■ Exercise brief
Could you render the material from the line with "What distance separates" through the end as a Markdown table with the columns Row and Line, skipping any blank lines?

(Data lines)
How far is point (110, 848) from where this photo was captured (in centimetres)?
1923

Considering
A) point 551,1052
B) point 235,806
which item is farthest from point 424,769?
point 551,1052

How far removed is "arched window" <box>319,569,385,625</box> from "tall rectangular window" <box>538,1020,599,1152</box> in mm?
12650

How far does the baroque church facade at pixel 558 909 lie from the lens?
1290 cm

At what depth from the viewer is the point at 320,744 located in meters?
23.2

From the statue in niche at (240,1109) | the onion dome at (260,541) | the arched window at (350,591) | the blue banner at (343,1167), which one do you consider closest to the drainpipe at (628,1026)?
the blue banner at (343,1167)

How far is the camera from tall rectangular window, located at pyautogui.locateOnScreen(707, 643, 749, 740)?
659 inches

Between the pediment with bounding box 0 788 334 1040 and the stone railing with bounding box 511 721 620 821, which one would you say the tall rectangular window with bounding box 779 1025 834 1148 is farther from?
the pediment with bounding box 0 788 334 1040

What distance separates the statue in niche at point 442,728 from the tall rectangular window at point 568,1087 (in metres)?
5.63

■ Expected answer
| Row | Line |
|---|---|
| 1 | What distance separates the statue in niche at point 442,728 from the tall rectangular window at point 568,1087 (in metres)? |
| 2 | 5.63 |